== Requirements ==
Format the entries below as a two-column CSV with the headers entry_text and answer, one row per entry. Quote every field and replace any line breaks within a field with spaces.

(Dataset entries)
--- START ---
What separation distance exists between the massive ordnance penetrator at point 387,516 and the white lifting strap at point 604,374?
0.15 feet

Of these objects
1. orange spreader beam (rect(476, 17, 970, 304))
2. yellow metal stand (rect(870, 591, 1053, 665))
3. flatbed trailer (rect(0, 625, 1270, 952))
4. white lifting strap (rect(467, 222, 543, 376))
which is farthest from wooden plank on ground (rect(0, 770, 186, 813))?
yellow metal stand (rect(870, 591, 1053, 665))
--- END ---
== Complete response ==
entry_text,answer
"What separation distance exists between the massive ordnance penetrator at point 387,516 and the white lifting strap at point 604,374?","0.15 feet"
"Of these objects 1. orange spreader beam (rect(476, 17, 970, 304)) 2. yellow metal stand (rect(870, 591, 1053, 665)) 3. flatbed trailer (rect(0, 625, 1270, 952)) 4. white lifting strap (rect(467, 222, 543, 376)) which is farthest from wooden plank on ground (rect(0, 770, 186, 813))?","yellow metal stand (rect(870, 591, 1053, 665))"